Removing stench is easier said than done. In programming, people undertake “refactoring” — a series of small changes that try to change the internal working of a system without changing its observable behavior. Refactoring involves risk, particularly in the short term — it can break working systems and absorb resources without apparent payback.
But benefits for refactoring analytics within the organization can be substantial and widespread. One means of doing this: Developing a common terminology. By implementing a common set of “truths,” for example, Coca-Cola’s director of business intelligence Remco Brouwer points out that employees “can skip the first ten minutes of the meeting” where they previously needed to get up to speed on terms and definitions, which results in greater productivity. Similarly, investing in developing a common language for data meant that Intermountain Healthcare could make detailed comparisons of hospitals and departments.
Benefits go beyond clarity and transparency. A refactored analytical foundation provides a base to build from, even in unexpected areas. Because systems at Google use “the same conventions and … the same basic blocks for storing and accessing data,” says Varian, a dashboard for a new system is “a half-hour implementation.” A sweet-smelling analytical foundation enables organizations to pounce on emerging opportunities before competitors can react.
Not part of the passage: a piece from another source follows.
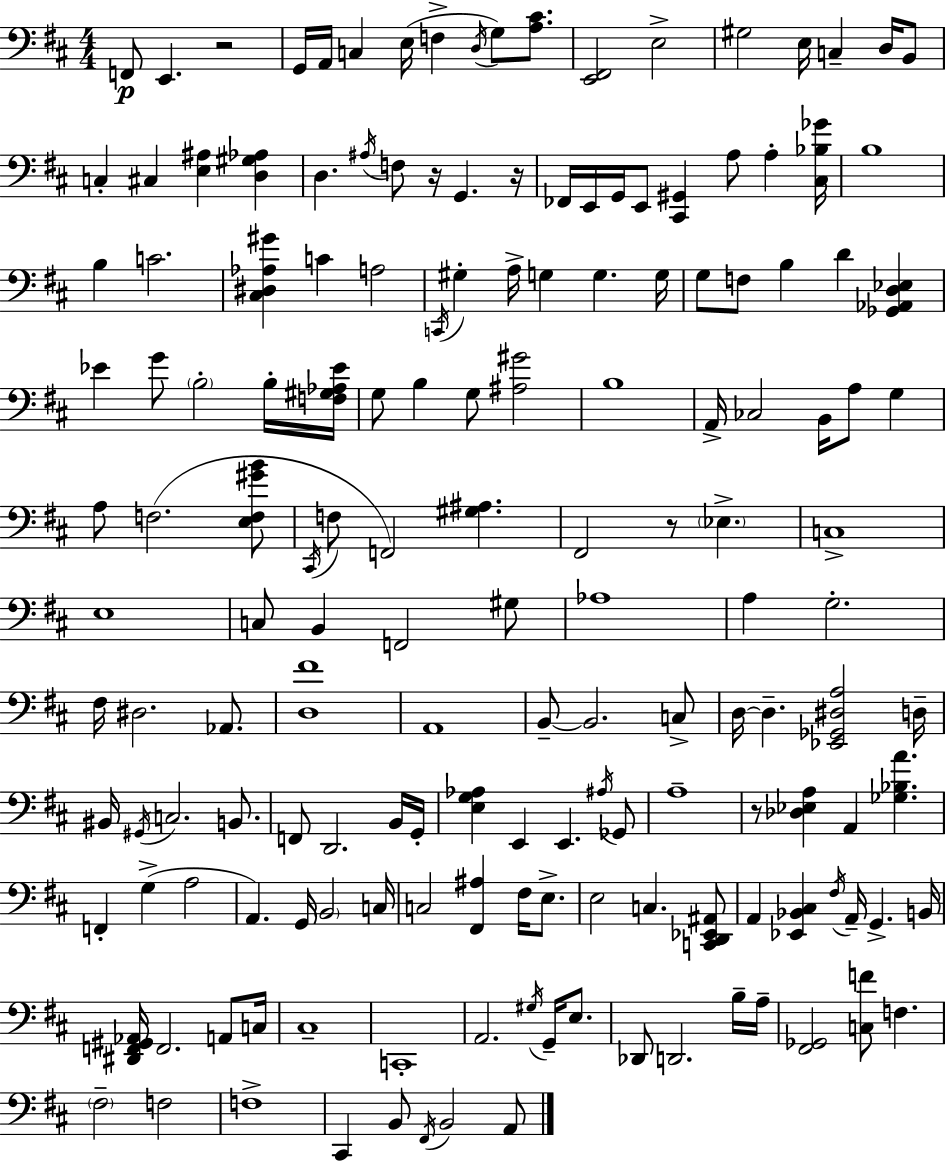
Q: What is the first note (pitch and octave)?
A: F2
The core tension is now versus later. Paybacks from investments in analytical refactoring are not immediate, but the costs are. What should organizations do now to sweeten the smell of analytics in their organization?
Identify areas that may need attention. At WellPoint, the shift to a shared-savings model revealed inconsistences between 14 systems. At Genzyme, a new consolidated ERP system necessitated common terms. In each case, the issues existed prior to the major projects. By decoupling refactoring activities from major projects, organizations can reduce the risks associated with the larger, more strategic projects.
Make incremental, iterative improvements. A key lesson from the software development world applies to refactoring analytics. Massive, sweeping refactoring efforts inevitably struggle. Instead, developers now undertake a series of incremental changes, each as small as possible. Analytical refactorings can start with the highest ROI problems — what one data inconsistency do the most people struggle with? By taking an incremental approach, risk can be reduced and people can see the benefits sooner.
Manage to reduce “stench creation.” My grandmother always said, “Don’t take time to mess up if you can’t take time to clean up,” and her wisdom resonates in the analytics context, too. With respect to data, it is likely to be far easier to avoid creating problems than it will be to clean them up later. Organizations pressed to implement quick fixes “for now” will likely struggle to find time to refactor later. Traditional data governance still applies in our current emphasis on analytics — perhaps even more so with the emphasis on data analysis and the explosion of big data.
Look beyond infrastructure. While infrastructure examples might spring to mind more readily, analytics involves more than technology. Other aspects — people and culture — benefit from refactoring. Delay and uncertainty in payback are even more acute in these areas. Training to increase data skills takes time away from current operations. Trying to use data to augment intuition may be frustrating until the data foundation catches up. But these improvement can be part of an incremental process towards a data-driven organization.